Forthcoming [American Economic Review] doi:10.1257/aer.20230768

Optimal Public Transportation Networks: Evidence from the World's Largest Bus Rapid Transit System in Jakarta

Gabriel Kreindler

Arya Gaduh

Tilman Graff

Rema Hanna

Benjamin A. Olken

Canonical DOI Free to read · GREEN Open access ↗

What this paper finds — and why it matters

This paper studies how commuter preferences over wait times, travel times, and transfers should shape the design of urban bus networks, using the world’s largest Bus Rapid Transit (BRT) system — TransJakarta in Jakarta, Indonesia — as the empirical laboratory. The setting provides unusually rich identification: between January 2016 and February 2020, TransJakarta launched 93 new BRT and non-BRT feeder routes in a staggered, city-wide expansion, during which the operating bus fleet more than doubled from roughly 700 to over 1,600 vehicles. The authors combine over 500 million smart-card tap records, GPS tracking of every bus at 5–10 second intervals, and anonymized smartphone location data covering 35 million weekday trips from 2.3 million devices.

The paper proceeds in three steps. First, the authors classify new route launches into three event types and estimate their causal impact on ridership via difference-in-differences. Event 1: a new direct connection between an origin-destination pair already served by transfer only, with no travel-time improvement — raises BRT ridership by 0.16 log points. Event 2: a new direct connection that also reduces travel time (by 0.29 log points on average) — raises ridership by 0.27 log points. Event 3: additional buses on an already-directly-connected pair, which increases the bus arrival rate by 0.32 log points and reduces wait times — raises ridership by 0.09 log points, implying a ridership elasticity with respect to wait times of approximately −0.29 for BRT. For non-BRT routes the implied wait-time elasticity is −1.05, raising the possibility of multiple equilibria in service levels. Crucially, none of the three event types produce detectable increases in aggregate trip volumes measured by smartphone data, implying the ridership gains reflect modal substitution toward the bus rather than trip generation.

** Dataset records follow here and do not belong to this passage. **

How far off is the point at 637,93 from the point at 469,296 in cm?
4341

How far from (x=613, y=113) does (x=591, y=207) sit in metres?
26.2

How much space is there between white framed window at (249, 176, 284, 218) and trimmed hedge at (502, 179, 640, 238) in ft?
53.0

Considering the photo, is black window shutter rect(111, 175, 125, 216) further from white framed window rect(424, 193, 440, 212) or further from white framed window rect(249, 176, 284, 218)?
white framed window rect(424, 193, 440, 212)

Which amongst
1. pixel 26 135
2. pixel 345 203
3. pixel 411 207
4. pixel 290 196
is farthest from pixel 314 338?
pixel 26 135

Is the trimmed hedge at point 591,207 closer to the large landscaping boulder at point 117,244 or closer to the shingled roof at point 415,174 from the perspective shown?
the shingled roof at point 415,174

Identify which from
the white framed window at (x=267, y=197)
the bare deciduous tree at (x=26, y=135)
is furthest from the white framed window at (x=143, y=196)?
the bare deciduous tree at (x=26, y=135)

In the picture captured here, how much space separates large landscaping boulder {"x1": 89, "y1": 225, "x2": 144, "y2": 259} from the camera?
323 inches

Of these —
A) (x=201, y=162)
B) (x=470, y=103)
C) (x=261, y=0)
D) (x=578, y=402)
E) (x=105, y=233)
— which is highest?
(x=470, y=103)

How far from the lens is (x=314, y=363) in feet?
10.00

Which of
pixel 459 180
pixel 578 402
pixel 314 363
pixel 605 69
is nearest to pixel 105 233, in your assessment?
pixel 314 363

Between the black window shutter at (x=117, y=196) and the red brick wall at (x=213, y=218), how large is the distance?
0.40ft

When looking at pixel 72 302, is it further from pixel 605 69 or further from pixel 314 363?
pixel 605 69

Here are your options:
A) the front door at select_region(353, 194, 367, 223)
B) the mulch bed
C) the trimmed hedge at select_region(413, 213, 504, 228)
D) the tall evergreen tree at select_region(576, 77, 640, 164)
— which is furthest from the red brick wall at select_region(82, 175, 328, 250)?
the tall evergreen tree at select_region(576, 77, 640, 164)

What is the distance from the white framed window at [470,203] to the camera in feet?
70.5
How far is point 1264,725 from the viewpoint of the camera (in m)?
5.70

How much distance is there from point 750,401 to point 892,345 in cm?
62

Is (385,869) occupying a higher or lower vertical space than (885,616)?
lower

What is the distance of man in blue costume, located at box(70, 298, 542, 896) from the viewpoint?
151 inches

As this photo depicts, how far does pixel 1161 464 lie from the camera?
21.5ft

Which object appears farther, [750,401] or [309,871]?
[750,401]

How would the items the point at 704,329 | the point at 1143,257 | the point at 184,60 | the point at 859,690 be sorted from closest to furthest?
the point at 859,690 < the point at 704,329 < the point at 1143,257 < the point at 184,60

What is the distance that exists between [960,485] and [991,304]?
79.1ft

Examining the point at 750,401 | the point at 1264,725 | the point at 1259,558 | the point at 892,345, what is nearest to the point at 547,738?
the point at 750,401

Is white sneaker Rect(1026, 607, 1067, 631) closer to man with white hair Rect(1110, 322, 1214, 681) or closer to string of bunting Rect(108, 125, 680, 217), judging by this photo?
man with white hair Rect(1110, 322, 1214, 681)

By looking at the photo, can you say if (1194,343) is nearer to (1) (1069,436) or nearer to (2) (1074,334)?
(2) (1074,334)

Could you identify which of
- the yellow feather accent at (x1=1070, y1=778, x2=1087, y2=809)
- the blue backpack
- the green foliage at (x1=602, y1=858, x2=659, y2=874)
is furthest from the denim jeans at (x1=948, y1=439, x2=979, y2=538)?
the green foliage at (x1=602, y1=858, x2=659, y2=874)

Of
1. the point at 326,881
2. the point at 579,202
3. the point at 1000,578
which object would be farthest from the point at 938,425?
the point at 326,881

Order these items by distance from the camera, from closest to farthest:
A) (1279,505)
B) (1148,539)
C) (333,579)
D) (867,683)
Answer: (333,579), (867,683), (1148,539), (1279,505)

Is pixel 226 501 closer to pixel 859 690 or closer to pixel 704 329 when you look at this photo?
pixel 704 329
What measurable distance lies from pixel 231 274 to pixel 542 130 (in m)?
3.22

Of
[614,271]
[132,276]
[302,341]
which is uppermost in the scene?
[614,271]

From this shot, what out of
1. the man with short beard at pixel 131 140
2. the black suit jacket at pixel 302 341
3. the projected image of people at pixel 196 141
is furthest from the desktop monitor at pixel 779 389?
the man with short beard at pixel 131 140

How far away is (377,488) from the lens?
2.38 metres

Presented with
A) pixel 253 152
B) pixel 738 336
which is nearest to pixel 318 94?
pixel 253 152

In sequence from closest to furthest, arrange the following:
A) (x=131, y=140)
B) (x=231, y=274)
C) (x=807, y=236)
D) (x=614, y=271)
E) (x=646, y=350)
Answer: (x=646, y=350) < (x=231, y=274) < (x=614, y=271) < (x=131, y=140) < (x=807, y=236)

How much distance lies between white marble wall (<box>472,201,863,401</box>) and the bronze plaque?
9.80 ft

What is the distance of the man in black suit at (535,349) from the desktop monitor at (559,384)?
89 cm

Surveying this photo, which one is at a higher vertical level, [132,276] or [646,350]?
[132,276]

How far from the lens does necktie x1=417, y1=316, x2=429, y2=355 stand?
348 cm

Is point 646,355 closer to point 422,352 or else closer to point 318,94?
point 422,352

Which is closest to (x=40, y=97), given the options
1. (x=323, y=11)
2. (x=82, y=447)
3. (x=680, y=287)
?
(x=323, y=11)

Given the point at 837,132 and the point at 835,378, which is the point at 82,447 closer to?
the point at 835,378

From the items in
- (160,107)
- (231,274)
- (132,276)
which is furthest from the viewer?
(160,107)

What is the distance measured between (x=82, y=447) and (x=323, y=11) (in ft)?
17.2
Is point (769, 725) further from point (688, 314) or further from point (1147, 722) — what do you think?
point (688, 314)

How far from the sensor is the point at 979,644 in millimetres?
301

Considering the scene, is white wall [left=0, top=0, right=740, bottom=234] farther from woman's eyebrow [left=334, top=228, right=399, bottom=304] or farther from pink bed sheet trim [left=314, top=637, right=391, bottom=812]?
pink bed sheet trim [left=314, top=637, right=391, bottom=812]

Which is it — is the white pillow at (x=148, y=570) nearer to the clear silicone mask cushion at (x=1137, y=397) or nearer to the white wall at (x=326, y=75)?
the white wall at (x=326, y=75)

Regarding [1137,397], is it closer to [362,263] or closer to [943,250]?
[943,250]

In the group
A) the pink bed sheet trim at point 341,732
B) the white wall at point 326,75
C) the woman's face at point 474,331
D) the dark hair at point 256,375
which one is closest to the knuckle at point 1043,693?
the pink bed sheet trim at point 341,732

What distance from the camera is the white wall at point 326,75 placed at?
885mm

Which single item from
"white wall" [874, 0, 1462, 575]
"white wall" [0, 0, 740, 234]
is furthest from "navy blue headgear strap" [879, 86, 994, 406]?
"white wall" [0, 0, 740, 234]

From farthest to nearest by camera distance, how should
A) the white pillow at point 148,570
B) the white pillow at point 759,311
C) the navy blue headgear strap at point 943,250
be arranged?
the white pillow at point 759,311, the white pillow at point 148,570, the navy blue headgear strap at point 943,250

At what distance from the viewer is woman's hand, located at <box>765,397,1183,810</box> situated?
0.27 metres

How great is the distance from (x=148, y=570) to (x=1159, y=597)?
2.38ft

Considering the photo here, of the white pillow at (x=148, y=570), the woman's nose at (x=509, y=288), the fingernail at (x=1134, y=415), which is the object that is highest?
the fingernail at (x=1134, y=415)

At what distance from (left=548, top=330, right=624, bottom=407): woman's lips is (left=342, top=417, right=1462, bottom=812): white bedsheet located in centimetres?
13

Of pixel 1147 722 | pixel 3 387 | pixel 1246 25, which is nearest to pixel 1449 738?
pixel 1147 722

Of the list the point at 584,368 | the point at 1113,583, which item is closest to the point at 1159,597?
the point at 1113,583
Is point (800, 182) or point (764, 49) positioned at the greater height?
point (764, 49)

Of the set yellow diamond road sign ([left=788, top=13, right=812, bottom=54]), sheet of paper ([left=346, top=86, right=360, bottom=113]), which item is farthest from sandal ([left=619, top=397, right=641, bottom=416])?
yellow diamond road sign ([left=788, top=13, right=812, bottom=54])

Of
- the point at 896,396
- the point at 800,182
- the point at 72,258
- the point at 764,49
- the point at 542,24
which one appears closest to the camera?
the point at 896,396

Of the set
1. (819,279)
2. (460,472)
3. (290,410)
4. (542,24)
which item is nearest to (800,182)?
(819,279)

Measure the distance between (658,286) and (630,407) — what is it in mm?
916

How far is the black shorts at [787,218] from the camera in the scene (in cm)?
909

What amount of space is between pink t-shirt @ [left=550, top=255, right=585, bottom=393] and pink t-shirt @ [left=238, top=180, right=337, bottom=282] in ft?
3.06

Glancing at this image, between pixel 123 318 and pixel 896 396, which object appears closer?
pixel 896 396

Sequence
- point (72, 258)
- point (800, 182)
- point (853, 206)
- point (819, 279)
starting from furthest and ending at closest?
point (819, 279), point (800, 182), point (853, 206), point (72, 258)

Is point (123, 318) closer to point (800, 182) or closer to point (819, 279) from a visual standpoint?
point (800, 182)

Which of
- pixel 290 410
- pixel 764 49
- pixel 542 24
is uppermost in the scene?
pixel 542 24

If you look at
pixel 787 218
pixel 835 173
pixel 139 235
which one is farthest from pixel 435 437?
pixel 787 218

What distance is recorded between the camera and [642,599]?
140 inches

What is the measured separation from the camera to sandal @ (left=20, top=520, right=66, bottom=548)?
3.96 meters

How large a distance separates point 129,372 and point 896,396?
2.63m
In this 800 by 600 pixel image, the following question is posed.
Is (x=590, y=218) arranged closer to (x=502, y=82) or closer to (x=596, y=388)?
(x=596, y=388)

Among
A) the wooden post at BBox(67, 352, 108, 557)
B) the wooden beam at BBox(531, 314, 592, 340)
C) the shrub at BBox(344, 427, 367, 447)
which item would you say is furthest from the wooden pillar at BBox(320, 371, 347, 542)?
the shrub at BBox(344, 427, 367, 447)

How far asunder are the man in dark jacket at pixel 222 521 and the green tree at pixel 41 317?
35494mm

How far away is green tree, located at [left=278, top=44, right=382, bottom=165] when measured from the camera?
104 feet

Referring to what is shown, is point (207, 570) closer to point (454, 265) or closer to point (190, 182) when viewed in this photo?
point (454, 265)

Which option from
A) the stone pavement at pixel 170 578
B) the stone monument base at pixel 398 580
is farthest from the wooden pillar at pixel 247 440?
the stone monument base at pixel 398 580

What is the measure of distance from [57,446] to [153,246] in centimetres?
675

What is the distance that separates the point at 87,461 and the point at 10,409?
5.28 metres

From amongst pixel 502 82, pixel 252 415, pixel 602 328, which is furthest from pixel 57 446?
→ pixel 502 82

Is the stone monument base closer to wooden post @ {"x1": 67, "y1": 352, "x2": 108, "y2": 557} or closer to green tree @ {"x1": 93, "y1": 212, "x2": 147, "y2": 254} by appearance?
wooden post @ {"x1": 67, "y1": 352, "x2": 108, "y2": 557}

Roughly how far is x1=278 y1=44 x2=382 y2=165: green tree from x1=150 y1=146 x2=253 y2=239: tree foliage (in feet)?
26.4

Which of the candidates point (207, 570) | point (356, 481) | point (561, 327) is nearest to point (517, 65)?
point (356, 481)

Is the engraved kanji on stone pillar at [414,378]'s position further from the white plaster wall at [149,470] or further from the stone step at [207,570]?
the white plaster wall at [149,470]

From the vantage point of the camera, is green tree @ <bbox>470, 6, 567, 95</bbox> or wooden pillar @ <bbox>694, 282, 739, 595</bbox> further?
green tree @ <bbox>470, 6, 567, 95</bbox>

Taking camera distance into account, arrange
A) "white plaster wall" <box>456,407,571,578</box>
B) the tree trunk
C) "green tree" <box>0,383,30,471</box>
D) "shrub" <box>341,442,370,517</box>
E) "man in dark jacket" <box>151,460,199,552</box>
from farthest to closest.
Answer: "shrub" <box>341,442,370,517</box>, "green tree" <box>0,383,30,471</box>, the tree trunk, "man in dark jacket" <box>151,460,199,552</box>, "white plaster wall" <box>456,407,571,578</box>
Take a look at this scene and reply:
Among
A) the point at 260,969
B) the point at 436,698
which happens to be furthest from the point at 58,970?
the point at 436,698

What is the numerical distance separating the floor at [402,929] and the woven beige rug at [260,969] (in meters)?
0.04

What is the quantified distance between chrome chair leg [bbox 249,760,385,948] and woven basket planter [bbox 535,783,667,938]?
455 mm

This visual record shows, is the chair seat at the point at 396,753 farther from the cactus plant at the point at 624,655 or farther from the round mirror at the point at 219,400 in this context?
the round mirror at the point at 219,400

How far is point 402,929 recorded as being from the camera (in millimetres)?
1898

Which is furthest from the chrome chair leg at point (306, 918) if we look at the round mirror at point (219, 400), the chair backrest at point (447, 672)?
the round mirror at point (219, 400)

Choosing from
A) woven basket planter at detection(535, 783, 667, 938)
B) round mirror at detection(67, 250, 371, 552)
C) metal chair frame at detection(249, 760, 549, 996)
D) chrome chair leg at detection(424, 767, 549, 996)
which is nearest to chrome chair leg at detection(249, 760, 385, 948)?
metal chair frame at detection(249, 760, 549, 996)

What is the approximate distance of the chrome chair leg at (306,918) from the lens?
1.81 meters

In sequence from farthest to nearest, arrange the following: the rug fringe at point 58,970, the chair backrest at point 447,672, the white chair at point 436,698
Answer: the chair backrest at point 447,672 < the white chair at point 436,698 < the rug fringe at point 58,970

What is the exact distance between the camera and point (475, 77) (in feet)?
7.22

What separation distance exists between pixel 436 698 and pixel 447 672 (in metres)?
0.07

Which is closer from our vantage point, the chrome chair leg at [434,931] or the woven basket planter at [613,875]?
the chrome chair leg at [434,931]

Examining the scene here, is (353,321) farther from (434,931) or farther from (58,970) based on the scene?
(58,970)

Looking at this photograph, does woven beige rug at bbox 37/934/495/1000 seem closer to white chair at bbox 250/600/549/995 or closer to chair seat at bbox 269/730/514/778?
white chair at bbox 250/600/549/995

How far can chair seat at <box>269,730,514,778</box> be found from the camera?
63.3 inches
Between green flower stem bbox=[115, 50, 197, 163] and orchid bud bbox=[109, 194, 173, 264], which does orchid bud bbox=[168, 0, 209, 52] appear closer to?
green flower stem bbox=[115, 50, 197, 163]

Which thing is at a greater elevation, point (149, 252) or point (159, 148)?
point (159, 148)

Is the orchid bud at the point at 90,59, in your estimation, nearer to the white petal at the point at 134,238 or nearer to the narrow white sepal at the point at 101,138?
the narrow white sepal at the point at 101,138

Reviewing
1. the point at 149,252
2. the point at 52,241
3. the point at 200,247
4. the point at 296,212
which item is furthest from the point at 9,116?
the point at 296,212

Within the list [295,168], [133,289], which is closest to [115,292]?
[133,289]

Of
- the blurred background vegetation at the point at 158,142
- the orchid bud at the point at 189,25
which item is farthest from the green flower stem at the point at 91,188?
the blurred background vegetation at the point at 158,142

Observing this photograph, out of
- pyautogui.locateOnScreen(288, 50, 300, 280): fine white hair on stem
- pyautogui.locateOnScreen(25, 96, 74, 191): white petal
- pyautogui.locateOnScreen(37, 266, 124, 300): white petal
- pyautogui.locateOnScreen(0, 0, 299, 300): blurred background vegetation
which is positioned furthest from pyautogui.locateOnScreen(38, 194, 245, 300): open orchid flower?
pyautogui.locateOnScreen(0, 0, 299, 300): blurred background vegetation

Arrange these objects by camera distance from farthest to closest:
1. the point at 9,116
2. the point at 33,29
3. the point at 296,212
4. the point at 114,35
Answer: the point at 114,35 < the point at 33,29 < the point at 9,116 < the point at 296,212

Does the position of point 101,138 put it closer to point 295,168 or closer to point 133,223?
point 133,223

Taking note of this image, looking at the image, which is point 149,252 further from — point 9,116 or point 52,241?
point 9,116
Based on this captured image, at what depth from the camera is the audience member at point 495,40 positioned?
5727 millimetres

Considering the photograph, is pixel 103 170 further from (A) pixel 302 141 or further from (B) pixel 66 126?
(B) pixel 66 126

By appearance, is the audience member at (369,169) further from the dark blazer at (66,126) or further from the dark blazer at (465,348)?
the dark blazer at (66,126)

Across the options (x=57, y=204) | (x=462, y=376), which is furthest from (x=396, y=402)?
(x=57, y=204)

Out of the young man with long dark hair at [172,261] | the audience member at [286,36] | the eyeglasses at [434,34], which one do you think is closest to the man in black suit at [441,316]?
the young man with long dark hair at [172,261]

Second, the authors estimate a structural demand model. At its core is a route-choice model in which bus arrivals follow independent Poisson processes, so wait times are exponentially distributed and idiosyncratic. This formulation avoids the red-bus/blue-bus aggregation problem endemic to logit models. Commuters are also allowed to be partially inattentive to routes whose travel time exceeds the fastest available option by more than an estimated threshold. Structural parameters are recovered by classical minimum distance, matching seven reduced-form moments. Key findings: wait time is valued 2.4 times more than time on the bus for BRT routes, and 4.2 times more for non-BRT routes. There is no additional transfer penalty beyond the wait time and travel time costs of the second leg. Commuters pay significantly less attention to options with travel time more than roughly 34–44 percent above the fastest option in their choice set.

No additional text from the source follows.